Here's what we know: a grey Tesla Model X allegedly sideswiped a silver Prius that was turning right onto 19th Avenue, then kept driving. No stop, no exchange of information, no accountability. Just gone.
The good news? At least one witness saw the whole thing go down and is actively looking to connect with the Prius owner to provide testimony to their insurance company. The witness even clocked the Tesla's license plate. That's more investigative legwork than SFPD does on most property crimes these days.
This intersection — 19th and Lincoln, right along the southern edge of Golden Gate Park — is one of the busiest and most dangerous corridors in the Sunset.
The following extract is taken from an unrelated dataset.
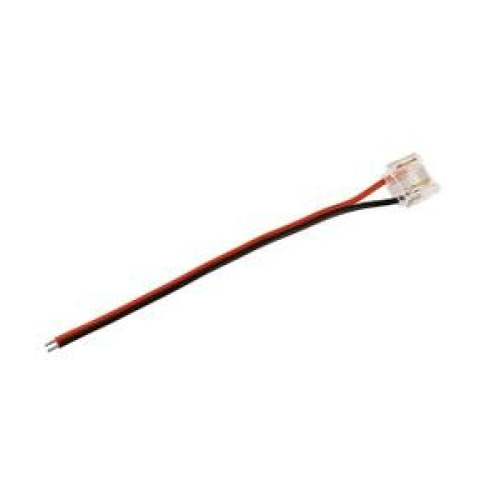 Коннектор для одноцветных LED лент 10 мм SR-2pin-10mm-C1 SEASTAR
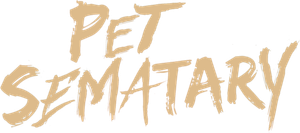 Pet Sematary's poster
Anyone who drives it regularly knows it's a white-knuckle experience on a good day. Pedestrians, cyclists, Muni trains, and drivers all competing for the same tight real estate with minimal enforcement presence.
And that's really the issue, isn't it? Hit-and-runs thrive in cities where drivers have zero expectation of consequences. When SFPD is stretched thin and traffic enforcement is essentially an afterthought, people make the calculation — consciously or not — that they can just drive off. For the driver of that Tesla: someone was watching. Cameras were probably rolling too. The era of anonymous impunity is shorter than you think.
If you're the Prius owner — or you know them — there's a witness out there trying to do right by you. And if you're the Tesla driver? Maybe consider that doing the right thing after the fact still beats what's coming if you don't.
San Francisco doesn't need more Vision Zero press conferences. It needs drivers who face real consequences when they treat city streets like a getaway route.